尾道からは、二時間ほどの予定で瀬戸内しまなみ海道を走り、また尾道に戻った。いつもは私自身が運転者となるが、運転しながらでは周囲の眺めをゆっくり楽しめない。今回は助手席からなので、瀬戸内海の風景をよく観察できた。因島大橋など、デザインの美しい橋を見つつ、車は快適に走る。巨大な人工構築物は嫌がられることもあるが、自然景観を引き締める効果もある。生口島にある瀬戸田という小さな町の外観を見て回る。ここは画家の平山郁夫の生誕地で、平山郁夫美術館もある。柑橘類の花や果実が見られ、風光明媚な所にあるシトラスパーク瀬戸田が数年前に閉館になっていたようで残念だった。
運転してくれたUさんが、これら瀬戸内海の景観をどう思うかと尋ねてきた。良い質問である。景観が美しいことは言うまでもないが、どのようにしてこの美しい景観が作られたのかについては、私も十分な知識を持ち合わせていなかったので、その分野の専門家の力を借りる必要がある。

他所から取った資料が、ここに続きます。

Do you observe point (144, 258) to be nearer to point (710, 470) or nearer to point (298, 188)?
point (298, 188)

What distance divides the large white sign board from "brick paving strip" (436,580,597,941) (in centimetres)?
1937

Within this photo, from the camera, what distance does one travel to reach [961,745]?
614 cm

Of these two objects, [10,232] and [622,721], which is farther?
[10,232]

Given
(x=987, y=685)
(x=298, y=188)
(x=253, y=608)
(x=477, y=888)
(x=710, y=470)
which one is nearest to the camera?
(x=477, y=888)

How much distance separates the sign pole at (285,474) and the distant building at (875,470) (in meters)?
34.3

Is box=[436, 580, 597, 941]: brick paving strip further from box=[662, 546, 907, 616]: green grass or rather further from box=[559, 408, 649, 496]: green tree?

そこで、帰宅後に少し論文などに当ってみた。
大昔には、現在の瀬戸内海には備後灘気水湖が二つあっただけで、中国地方と四国地方とは陸続きだった。その証拠に、ナウマン象の骨や鹿の骨などが漁師の網にかかることがある。中国地方と四国地方という二つの隆起帯に挟まれた瀬戸内海は、陥没、沈降地帯であり、数次にわたる沈水と陸化を経て海となった。約2万年前に最終氷期が終わり、大陸の氷河が解け、100mほどの海面上昇が起こった。陸地だった所には海水が入り、現在見るような瀬戸内海の多島海景観がうまれた。
この地域では、万葉集にも歌われているように、ある時代から製塩業が盛んになったが、高塩分の水を煮詰めるためには大量の木材が必要だった。中国・四国地方の潜在植生であるシイやカシの木は伐採されて、島々ははげ山になってしまった。残った花崗岩のはげ山は風化浸食されやすく、風化された花崗岩は砂状の「マサ」になり海に流れ、白い砂浜となった。痩せた土地には松林位しか生えない。これが瀬戸内海の「白砂青松」の誕生物語となる。
このようにして形成された自然の海に魚介類も増えて行ったが、沿海部の埋め立てによって、藻場、干潟、自然海岸などが減少していった。1909年から1994年までの間に、瀬戸内海の海域面積は約680平方km減少した、との海上保安庁の調査結果がある。また、1950年代後半からの高度経済成長の時期に、大量の海砂が採取された。その結果、海底は砂から礫や泥に変わったばかりか、水質環境も悪化してしまった。生き物たちも大変である。自然あっての人間の営みなので、自然との折り合いは良くする必要がある。
太古からの大陸や海の形成を振り返り、今後の地域のあり方などに想いを馳せる。実に、時空を超えた感覚を呼び起こす瀬戸内訪問となった。